Это Анакреонт-младший писал о скульптуре великого ваятеля древности Мирона.
…И я успокаиваюсь.
12. 7. 44.
Мака, это письмо пишу тебе перед самым выходом на линию огня. До передовой всего 15 километров. Весь день я проверял вновь прибывшую технику. Никому этого дела не доверил — воевать-то буду я, значит, должен отвечать за все! Мы проходили через города и деревни, освобожденные 3–4 дня назад. Сегодня прошли Ковель, облик города так изувечен, что трудно представить, каким он был до войны. Все подступы к городу заминированы, кажется, нет клочка земли, не грозящего взрывом. Людей не видно совсем, руины и пожарища.
Прости за краткость, но времени в обрез. Зайди к маме, успокой ее. Привет всем, кто меня помнит. Не забывай меня, Мака. Если мне суждено погибнуть, что ж — ничего не поделаешь! Но если я вернусь — берегись!

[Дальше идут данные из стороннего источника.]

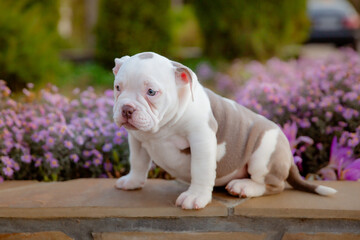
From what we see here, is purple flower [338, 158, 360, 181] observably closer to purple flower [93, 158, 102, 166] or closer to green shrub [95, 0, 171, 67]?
purple flower [93, 158, 102, 166]

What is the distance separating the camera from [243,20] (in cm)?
791

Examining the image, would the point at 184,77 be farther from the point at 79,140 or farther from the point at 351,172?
the point at 351,172

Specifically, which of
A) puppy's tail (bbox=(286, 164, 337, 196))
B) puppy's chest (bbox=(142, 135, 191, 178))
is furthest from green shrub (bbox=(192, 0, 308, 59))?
puppy's chest (bbox=(142, 135, 191, 178))

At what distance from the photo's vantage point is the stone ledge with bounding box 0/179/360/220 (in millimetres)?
2295

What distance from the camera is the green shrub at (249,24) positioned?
788cm

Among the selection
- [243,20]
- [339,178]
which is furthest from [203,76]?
[339,178]

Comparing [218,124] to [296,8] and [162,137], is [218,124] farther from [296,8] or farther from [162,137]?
[296,8]

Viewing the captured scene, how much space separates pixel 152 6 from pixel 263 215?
6.21m

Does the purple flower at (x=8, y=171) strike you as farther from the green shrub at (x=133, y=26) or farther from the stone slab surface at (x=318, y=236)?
the green shrub at (x=133, y=26)

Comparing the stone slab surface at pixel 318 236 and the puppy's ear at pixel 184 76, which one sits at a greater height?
the puppy's ear at pixel 184 76

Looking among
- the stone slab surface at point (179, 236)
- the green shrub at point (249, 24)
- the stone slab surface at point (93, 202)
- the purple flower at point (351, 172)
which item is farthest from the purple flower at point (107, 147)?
the green shrub at point (249, 24)

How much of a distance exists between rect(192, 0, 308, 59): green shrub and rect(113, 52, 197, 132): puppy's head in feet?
19.7

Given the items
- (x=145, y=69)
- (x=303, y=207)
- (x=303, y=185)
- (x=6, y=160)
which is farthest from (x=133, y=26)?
(x=303, y=207)

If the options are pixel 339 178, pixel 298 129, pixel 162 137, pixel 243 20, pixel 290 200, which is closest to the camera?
pixel 162 137
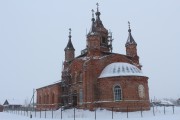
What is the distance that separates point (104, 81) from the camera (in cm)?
3344

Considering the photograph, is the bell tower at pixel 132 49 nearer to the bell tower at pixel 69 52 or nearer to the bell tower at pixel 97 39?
the bell tower at pixel 97 39

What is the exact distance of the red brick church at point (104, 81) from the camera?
3256cm

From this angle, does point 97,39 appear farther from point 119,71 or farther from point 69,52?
point 69,52

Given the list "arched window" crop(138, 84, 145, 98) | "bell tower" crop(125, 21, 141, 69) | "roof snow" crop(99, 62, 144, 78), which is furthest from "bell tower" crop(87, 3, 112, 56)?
"arched window" crop(138, 84, 145, 98)

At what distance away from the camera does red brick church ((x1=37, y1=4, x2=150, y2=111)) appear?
32562mm

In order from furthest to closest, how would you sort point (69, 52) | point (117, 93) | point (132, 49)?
point (69, 52)
point (132, 49)
point (117, 93)

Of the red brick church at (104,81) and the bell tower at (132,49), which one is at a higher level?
the bell tower at (132,49)

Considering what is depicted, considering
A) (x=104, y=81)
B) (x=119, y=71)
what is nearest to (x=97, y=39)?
(x=119, y=71)

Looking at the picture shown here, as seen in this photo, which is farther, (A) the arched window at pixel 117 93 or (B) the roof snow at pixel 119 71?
(B) the roof snow at pixel 119 71

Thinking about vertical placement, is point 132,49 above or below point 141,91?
above

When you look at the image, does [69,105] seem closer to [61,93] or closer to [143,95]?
[61,93]

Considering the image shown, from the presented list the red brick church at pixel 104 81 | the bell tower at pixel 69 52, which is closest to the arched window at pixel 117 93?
the red brick church at pixel 104 81

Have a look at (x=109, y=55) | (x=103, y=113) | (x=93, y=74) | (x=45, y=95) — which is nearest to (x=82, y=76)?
(x=93, y=74)

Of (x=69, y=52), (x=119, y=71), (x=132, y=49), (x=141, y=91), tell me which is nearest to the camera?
(x=141, y=91)
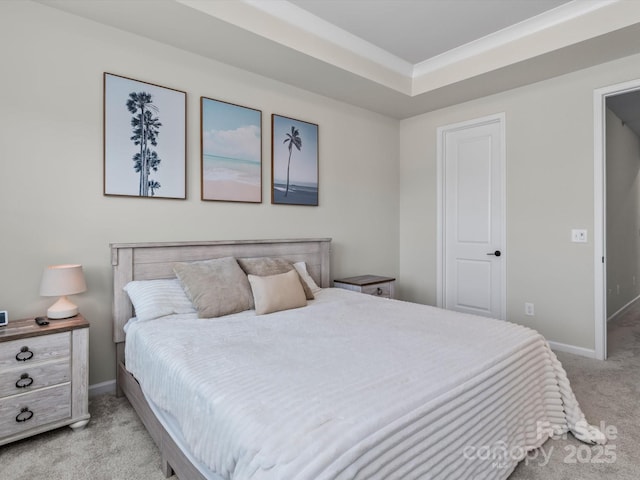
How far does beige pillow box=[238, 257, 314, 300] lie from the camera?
106 inches

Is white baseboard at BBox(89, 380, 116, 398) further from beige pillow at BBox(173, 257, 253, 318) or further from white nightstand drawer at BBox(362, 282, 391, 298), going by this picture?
white nightstand drawer at BBox(362, 282, 391, 298)

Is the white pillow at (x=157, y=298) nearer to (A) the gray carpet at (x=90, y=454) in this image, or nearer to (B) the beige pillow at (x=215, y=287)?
(B) the beige pillow at (x=215, y=287)

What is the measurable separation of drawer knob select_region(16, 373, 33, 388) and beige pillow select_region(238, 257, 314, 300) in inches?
53.6

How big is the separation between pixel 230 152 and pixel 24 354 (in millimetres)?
1912

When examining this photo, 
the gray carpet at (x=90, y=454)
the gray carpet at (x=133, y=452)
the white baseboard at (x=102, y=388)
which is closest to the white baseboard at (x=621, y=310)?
the gray carpet at (x=133, y=452)

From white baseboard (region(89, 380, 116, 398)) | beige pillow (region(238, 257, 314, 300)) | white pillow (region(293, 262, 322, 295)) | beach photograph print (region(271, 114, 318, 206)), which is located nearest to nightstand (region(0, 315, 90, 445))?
white baseboard (region(89, 380, 116, 398))

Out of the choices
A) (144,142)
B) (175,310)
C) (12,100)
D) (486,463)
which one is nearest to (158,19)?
(144,142)

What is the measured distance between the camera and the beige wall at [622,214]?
4.18 m

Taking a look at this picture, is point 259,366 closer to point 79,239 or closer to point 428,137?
point 79,239

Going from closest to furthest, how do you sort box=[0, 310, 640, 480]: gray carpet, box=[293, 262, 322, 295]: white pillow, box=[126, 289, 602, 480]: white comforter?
box=[126, 289, 602, 480]: white comforter → box=[0, 310, 640, 480]: gray carpet → box=[293, 262, 322, 295]: white pillow

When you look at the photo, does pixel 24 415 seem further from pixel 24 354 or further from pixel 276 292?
pixel 276 292

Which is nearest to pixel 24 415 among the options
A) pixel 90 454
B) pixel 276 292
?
pixel 90 454

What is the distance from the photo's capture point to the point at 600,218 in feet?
9.89

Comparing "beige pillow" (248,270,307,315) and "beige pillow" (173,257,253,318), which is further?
"beige pillow" (248,270,307,315)
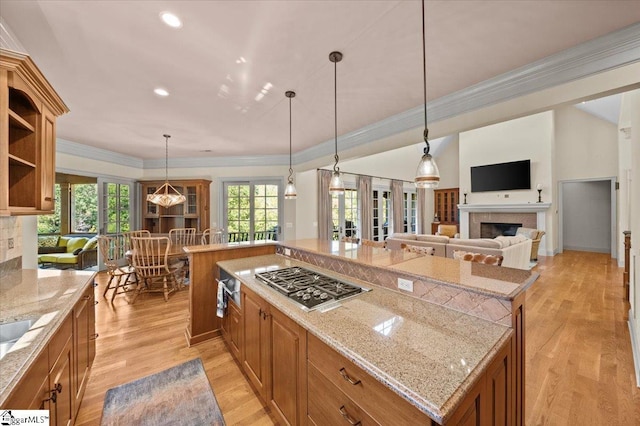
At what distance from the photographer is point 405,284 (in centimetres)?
165

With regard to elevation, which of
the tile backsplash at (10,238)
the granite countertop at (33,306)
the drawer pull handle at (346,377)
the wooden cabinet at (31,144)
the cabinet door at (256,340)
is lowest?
the cabinet door at (256,340)

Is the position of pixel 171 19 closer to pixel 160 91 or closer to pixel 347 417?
pixel 160 91

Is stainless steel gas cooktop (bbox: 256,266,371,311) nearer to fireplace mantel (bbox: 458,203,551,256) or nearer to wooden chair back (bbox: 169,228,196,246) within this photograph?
wooden chair back (bbox: 169,228,196,246)

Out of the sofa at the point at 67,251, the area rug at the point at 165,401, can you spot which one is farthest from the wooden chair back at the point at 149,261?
the sofa at the point at 67,251

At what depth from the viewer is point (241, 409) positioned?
5.99 ft

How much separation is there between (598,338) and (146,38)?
5089mm

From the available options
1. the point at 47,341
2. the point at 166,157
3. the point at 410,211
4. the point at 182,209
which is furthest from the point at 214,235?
the point at 410,211

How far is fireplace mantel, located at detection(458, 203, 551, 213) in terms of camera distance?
7135mm

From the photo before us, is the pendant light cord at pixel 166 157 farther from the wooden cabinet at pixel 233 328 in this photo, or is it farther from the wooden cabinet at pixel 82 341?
the wooden cabinet at pixel 233 328

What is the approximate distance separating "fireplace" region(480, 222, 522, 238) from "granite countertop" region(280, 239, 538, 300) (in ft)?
24.8

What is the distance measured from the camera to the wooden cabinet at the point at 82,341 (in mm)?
1628

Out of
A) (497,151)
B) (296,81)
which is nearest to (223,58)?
(296,81)

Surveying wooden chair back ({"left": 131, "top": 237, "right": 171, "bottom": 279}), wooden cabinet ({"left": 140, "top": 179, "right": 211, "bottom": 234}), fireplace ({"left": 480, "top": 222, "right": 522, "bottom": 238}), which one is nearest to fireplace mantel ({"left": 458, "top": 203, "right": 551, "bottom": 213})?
fireplace ({"left": 480, "top": 222, "right": 522, "bottom": 238})

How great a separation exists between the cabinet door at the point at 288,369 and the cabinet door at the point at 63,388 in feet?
3.49
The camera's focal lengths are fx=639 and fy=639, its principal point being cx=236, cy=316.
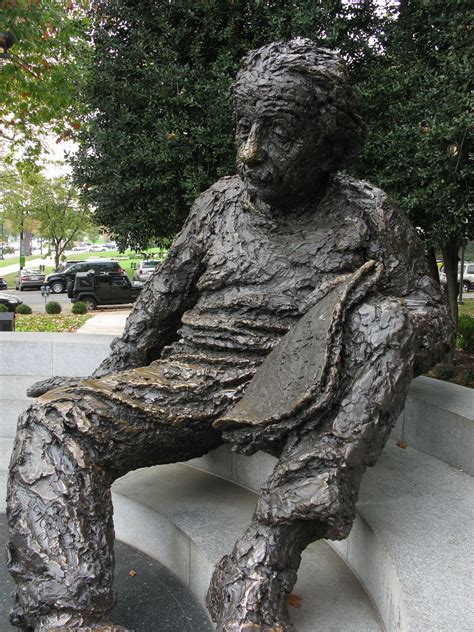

P. S. He думай, что я хочу похвастаться своим званием, здесь ко мне все так обращаются, и я привык. Как Паата? Научился ли он ходить? Или еще не время? Я забыл, в каком возрасте малыши начинают ходить.
11.11.44.
Мака, любимая!
Сам удивляюсь, что среди того ада, который вокруг, умудряюсь тебе писать. В двух шагах от окопа рвутся бомбы, дымятся осколки. Сейчас ночь, дождь льет стеной. В такие минуты мозг особенно напряжен. Вчера мы отбили атаки 16-ти танков. Сегодня их будет больше. Пушки противника нацелены прямо на наши окопы. Я пока не имею права стрелять. Моя задача остановить вражеские танки. Самые томительные часы ожидания. Сейчас бы с удовольствием почитал «Трех мушкетеров». Действует на настроение и дождь. Наши батареи молчат, мы готовимся к могучему броску — до самого Берлина. Враг стреляет всю ночь напролет — изматывает нам нервы. Фрицы хотели испортить нам праздник Октября. Небо то и дело бороздили вражеские снаряды. Но мы решили относиться к этому, как к праздничному фейерверку. Стрельба продолжается. Хочу отвлечься, но трудно думать о чем-нибудь другом, когда в двух шагах немецкие танки.
Я боюсь завтрашнего дня. Пойми меня правильно, я не смерти боюсь. Мне только страшно, что я больше никогда тебя не увижу. Моя любовь растет, как великан в сказке, — за день становится на год старше.
Каждое твое письмо — для меня настоящий праздник. Я как будто вижу тебя и разговариваю с тобой наяву. Прочту письмо — и начинаю сначала, как будто что-то пропустил или забыл. И так — до бесконечности. Думаю, здесь дело не только в войне, так было и будет и в мирное время и вообще всегда, пока мы с тобой существуем и любим друг друга.
Я это письмо пишу сейчас только для того, чтобы еще раз сказать тебе, как ты необходима мне, я почему-то представляю тебя прелестным ребенком, безобидным и беспомощным, которого хочется подхватить на руки и расцеловать. И сдерживаешься только из-за родителей, с которыми не знаком.
Мне часто приходилось заставлять себя не «приставать» к чужим ребятишкам, чинно проходить мимо. А теперь у меня есть ты и Паата!
Пиши почаще, Мака! И если боишься несчастливых чисел, совсем не ставь дату. Только пиши. Твои письма сейчас для меня — все.
Ого, кажется, танки пошли. Повторяю: я не боюсь смерти, боюсь только, что никогда больше тебя не увижу! Какой я глупый, правда? Когда прочтешь это, пожалуйста, громко повтори вслух: «Ты глупец, Гоча! Не смей думать и писать такие вещи!» Повтори и засмейся, ладно?
Когда Паата вырастет, скажи ему, чтобы он любил людей. Остальное придет само.
9.12. 44.
Уважаемая Мака! (Простите, не знаю, как Вас по отчеству).
Пишет Вам друг гвардии младшего лейтенанта Гочи Хергиани, радист артиллерийской части, гвардии сержант Олег Максименко.
Я долго думал, писать ли мне о том, что случилось, вдруг Вы еще не знаете. Но мне сказали, что Вам сообщили, и тогда я решил обо всем написать, потому что я был все время рядом с лейтенантом Хергиани и, если я не расскажу, как он погиб, то никто уже не расскажет, потому что в живых никого из нашего расчета не осталось.